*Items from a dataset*
########################################
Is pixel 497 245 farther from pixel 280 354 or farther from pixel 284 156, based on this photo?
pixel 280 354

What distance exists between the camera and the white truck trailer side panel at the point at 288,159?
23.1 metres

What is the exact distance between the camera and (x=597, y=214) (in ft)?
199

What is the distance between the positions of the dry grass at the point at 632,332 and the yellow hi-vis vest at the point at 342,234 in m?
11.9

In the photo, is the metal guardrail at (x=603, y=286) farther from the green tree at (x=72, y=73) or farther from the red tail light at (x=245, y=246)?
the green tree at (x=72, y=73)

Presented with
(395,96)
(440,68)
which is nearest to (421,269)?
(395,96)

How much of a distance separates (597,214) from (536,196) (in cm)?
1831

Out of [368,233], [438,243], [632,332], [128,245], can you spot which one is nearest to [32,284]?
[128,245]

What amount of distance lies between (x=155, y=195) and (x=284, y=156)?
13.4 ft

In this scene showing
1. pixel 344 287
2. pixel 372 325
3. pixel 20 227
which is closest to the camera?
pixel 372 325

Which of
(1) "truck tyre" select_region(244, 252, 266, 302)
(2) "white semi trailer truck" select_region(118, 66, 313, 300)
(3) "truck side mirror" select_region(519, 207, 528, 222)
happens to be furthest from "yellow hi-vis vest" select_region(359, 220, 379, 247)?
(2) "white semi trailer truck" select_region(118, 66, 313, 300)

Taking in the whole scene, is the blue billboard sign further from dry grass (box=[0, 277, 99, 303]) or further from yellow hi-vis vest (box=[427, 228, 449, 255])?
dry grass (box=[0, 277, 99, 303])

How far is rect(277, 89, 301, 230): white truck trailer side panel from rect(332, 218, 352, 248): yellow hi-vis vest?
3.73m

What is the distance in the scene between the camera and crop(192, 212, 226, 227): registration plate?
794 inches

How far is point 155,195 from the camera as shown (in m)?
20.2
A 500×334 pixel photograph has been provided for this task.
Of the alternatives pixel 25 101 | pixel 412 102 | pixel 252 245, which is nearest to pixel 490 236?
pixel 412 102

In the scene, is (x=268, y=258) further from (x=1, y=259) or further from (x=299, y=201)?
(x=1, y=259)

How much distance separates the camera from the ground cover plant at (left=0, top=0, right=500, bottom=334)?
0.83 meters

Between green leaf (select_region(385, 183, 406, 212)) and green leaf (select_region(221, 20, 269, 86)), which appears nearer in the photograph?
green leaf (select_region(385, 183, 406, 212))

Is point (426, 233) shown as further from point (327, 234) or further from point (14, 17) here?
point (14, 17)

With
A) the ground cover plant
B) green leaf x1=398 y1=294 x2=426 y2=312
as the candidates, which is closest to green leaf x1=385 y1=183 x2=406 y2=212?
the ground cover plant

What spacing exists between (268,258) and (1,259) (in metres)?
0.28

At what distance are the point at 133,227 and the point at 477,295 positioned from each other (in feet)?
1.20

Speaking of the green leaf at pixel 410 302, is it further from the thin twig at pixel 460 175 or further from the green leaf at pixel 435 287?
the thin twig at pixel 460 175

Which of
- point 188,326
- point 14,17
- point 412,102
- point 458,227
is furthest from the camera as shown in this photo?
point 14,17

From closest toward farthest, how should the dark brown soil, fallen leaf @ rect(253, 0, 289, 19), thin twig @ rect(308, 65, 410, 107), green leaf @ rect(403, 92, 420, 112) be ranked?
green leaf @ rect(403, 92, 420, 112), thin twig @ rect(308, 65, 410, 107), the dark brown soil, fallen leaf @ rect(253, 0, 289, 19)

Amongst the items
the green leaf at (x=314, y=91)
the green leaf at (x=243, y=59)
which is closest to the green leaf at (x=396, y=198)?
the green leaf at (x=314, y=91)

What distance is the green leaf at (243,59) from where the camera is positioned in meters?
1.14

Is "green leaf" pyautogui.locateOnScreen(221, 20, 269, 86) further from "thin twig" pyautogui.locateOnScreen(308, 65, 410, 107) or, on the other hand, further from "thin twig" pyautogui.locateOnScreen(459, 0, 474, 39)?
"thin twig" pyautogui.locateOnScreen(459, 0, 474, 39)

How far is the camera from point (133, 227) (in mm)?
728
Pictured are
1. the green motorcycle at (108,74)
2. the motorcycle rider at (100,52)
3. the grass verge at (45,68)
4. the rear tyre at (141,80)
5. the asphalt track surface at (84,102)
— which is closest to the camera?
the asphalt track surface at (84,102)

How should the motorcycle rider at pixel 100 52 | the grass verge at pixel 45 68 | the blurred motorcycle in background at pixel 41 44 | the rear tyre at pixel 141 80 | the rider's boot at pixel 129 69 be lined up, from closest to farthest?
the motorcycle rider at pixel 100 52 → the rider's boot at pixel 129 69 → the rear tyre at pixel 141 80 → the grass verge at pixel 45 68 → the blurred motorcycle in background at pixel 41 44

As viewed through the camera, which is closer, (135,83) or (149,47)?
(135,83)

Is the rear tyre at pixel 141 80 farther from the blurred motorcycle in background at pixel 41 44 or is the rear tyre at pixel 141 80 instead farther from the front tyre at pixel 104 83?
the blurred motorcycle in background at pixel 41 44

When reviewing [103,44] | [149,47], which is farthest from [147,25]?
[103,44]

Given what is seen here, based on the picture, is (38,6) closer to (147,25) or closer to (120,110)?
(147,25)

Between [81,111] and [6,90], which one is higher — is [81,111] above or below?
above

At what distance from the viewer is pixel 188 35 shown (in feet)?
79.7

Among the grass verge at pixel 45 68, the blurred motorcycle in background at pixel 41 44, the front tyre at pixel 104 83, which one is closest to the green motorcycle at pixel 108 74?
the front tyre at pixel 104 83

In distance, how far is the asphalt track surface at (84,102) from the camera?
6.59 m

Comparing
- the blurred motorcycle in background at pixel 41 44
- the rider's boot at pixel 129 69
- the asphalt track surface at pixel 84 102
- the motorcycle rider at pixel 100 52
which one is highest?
########################################
*TASK DESCRIPTION*
Output only the lines running from the line with "When reviewing [103,44]" through the final line of the data, inclusive.

*ANSWER TO THE EXERCISE*
When reviewing [103,44] | [149,47], which is farthest from [147,25]?
[103,44]

Given what is seen here, based on the picture, is (38,6) closer to (147,25) or closer to (120,110)?
(147,25)

Between [81,111] and [6,90], which one is higher — is [81,111] above or below?
above

At what distance from the viewer is pixel 188 35 shown (in feet)?
79.7

Among the grass verge at pixel 45 68, the blurred motorcycle in background at pixel 41 44, the front tyre at pixel 104 83, which one is closest to the green motorcycle at pixel 108 74?
the front tyre at pixel 104 83

In distance, how far is the asphalt track surface at (84,102) from the camera?
6.59 m

Comparing
- the blurred motorcycle in background at pixel 41 44
- the rider's boot at pixel 129 69
- the asphalt track surface at pixel 84 102
- the motorcycle rider at pixel 100 52
which one is highest?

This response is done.